### Your instructions
Reproduce each of the items below word for word, and leave the pictures out of your answer.

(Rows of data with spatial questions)

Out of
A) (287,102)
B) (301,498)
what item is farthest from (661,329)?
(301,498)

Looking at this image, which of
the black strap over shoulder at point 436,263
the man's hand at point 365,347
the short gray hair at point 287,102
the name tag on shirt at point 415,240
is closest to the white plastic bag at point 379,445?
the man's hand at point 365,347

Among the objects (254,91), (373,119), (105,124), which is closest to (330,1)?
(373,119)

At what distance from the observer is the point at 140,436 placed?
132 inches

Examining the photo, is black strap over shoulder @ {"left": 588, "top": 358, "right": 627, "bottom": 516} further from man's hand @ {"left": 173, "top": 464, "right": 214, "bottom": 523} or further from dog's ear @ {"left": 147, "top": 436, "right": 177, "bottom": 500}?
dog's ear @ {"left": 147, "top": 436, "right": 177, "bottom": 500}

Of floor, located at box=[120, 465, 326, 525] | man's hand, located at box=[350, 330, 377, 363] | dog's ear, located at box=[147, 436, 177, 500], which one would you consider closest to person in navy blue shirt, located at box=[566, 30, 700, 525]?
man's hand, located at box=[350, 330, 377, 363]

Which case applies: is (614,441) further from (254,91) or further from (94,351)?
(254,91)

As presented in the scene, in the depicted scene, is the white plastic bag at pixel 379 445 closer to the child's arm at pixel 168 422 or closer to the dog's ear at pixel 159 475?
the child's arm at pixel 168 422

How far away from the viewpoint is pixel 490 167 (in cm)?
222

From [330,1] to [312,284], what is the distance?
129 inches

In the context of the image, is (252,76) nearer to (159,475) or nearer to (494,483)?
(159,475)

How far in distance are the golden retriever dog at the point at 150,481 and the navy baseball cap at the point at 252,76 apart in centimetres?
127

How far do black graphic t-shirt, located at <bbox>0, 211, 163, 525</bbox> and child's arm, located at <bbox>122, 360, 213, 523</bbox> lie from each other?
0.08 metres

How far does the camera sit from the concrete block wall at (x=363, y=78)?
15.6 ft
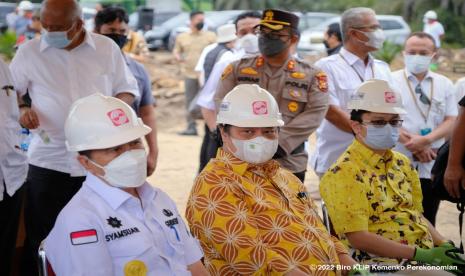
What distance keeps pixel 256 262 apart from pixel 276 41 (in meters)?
2.13

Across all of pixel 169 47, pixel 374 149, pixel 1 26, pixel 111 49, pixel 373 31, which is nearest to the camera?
pixel 374 149

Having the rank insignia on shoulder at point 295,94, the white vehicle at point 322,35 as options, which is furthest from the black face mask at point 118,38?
the white vehicle at point 322,35

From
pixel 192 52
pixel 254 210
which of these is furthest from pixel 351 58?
pixel 192 52

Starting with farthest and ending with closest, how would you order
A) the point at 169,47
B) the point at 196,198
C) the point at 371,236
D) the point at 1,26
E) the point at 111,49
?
the point at 169,47, the point at 1,26, the point at 111,49, the point at 371,236, the point at 196,198

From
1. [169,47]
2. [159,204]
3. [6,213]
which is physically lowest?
[169,47]

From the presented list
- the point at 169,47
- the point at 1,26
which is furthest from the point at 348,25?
the point at 169,47

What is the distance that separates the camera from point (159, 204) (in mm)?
3779

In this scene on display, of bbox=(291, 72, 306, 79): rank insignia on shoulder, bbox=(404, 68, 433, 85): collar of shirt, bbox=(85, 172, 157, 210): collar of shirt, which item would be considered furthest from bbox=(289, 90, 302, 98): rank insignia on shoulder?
bbox=(85, 172, 157, 210): collar of shirt

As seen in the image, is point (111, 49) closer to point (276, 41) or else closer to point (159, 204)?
point (276, 41)

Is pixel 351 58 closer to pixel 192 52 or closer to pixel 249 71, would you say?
pixel 249 71

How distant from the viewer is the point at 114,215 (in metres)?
3.52

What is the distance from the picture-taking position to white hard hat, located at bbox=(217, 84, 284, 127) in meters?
4.26

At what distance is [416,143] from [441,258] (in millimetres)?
2095

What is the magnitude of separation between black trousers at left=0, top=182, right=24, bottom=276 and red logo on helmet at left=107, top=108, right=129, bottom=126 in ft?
4.52
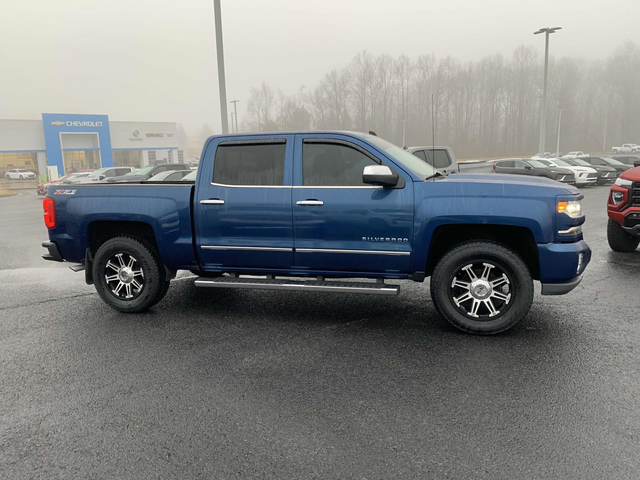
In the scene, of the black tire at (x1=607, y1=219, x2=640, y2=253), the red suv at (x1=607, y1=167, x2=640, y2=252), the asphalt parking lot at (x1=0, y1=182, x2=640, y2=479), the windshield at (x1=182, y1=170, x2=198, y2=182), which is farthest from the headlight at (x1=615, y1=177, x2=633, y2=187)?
the windshield at (x1=182, y1=170, x2=198, y2=182)

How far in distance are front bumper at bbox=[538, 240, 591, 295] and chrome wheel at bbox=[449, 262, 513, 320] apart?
34 centimetres

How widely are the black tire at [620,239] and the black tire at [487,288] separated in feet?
16.2

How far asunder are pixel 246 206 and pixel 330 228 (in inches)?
36.3

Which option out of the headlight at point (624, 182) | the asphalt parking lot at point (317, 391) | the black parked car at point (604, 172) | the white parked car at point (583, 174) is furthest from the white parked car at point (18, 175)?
the headlight at point (624, 182)

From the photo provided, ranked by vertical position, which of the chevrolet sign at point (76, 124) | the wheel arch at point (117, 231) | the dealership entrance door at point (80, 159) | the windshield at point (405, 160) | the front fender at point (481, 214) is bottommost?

### Written answer
Out of
A) (287,102)
B) (301,498)
what item is farthest from (661,329)?
(301,498)

Looking at this image, which of
the black strap over shoulder at point 436,263
the man's hand at point 365,347
the short gray hair at point 287,102
the name tag on shirt at point 415,240
is closest to the white plastic bag at point 379,445?
the man's hand at point 365,347

Among the objects (254,91), (373,119), (105,124), which is closest to (330,1)?
(373,119)

At what distance from the observer is the point at 140,436 placed?
132 inches

Examining the photo, is black strap over shoulder @ {"left": 588, "top": 358, "right": 627, "bottom": 516} further from man's hand @ {"left": 173, "top": 464, "right": 214, "bottom": 523} or further from dog's ear @ {"left": 147, "top": 436, "right": 177, "bottom": 500}?
dog's ear @ {"left": 147, "top": 436, "right": 177, "bottom": 500}

Of floor, located at box=[120, 465, 326, 525] | man's hand, located at box=[350, 330, 377, 363] | dog's ear, located at box=[147, 436, 177, 500], which one would you consider closest to person in navy blue shirt, located at box=[566, 30, 700, 525]?
man's hand, located at box=[350, 330, 377, 363]

Which case applies: is (614,441) further from (254,91) or further from (94,351)?
(254,91)

As presented in the scene, in the depicted scene, is the white plastic bag at pixel 379 445 closer to the child's arm at pixel 168 422 or closer to the dog's ear at pixel 159 475?
the child's arm at pixel 168 422

How far away from the viewpoint is pixel 490 167 (in cm)?
222

From [330,1] to [312,284], what is the distance?
129 inches

In the context of the image, is (252,76) nearer to (159,475) or nearer to (494,483)?
(159,475)

How far in distance are the golden retriever dog at the point at 150,481 and the navy baseball cap at the point at 252,76 apart in centimetres?
127

How far do black graphic t-shirt, located at <bbox>0, 211, 163, 525</bbox> and child's arm, located at <bbox>122, 360, 213, 523</bbox> lie from each other?
0.08 metres

How far does the camera sit from the concrete block wall at (x=363, y=78)?
15.6 ft
What distance keeps pixel 256 262 apart from pixel 276 41 (in meters)?
2.13

Across all of pixel 169 47, pixel 374 149, pixel 1 26, pixel 111 49, pixel 373 31, which is nearest to the camera?
pixel 374 149

Having the rank insignia on shoulder at point 295,94, the white vehicle at point 322,35 as options, which is furthest from the black face mask at point 118,38?
the white vehicle at point 322,35

From
pixel 192 52
pixel 254 210
which of these is furthest from pixel 351 58?
pixel 192 52

Starting with farthest and ending with closest, how would you order
A) the point at 169,47
B) the point at 196,198
C) the point at 371,236
D) the point at 1,26
E) the point at 111,49
?
the point at 169,47, the point at 1,26, the point at 111,49, the point at 371,236, the point at 196,198

From
1. [169,47]
2. [159,204]
3. [6,213]
which is physically lowest?
[169,47]

From the presented list
- the point at 169,47
- the point at 1,26
which is furthest from the point at 348,25?
the point at 169,47

What is the distance that separates the camera from point (159, 204) (in mm)?
3779

In this scene on display, of bbox=(291, 72, 306, 79): rank insignia on shoulder, bbox=(404, 68, 433, 85): collar of shirt, bbox=(85, 172, 157, 210): collar of shirt, which item would be considered furthest from bbox=(289, 90, 302, 98): rank insignia on shoulder?
bbox=(85, 172, 157, 210): collar of shirt

As seen in the image, is point (111, 49) closer to point (276, 41) or else closer to point (159, 204)?
point (276, 41)

Is pixel 351 58 closer to pixel 192 52 or closer to pixel 249 71, would you say?
pixel 249 71

How distant from the viewer is the point at 114,215 (in metres)?
3.52

What is the distance from the picture-taking position to white hard hat, located at bbox=(217, 84, 284, 127) in meters?
4.26

At what distance is [416,143] from [441,258] (in millimetres)?
2095

What is the magnitude of separation between black trousers at left=0, top=182, right=24, bottom=276 and red logo on helmet at left=107, top=108, right=129, bottom=126 in ft?
4.52
In the scene, of the black tire at (x1=607, y1=219, x2=640, y2=253), the red suv at (x1=607, y1=167, x2=640, y2=252), the asphalt parking lot at (x1=0, y1=182, x2=640, y2=479), the windshield at (x1=182, y1=170, x2=198, y2=182), which is farthest from the headlight at (x1=615, y1=177, x2=633, y2=187)?
the windshield at (x1=182, y1=170, x2=198, y2=182)

How far in distance are front bumper at bbox=[538, 240, 591, 295] and chrome wheel at bbox=[449, 262, 513, 320] apart?
34 centimetres

How widely are the black tire at [620,239] and the black tire at [487,288] separated in feet?
16.2

How far asunder are pixel 246 206 and pixel 330 228 (in inches)?
36.3

Which option out of the headlight at point (624, 182) | the asphalt parking lot at point (317, 391) | the black parked car at point (604, 172) | the white parked car at point (583, 174) is furthest from the white parked car at point (18, 175)?
the headlight at point (624, 182)

From the photo provided, ranked by vertical position, which of the chevrolet sign at point (76, 124) | the wheel arch at point (117, 231) | the dealership entrance door at point (80, 159) | the windshield at point (405, 160) | the front fender at point (481, 214) is bottommost?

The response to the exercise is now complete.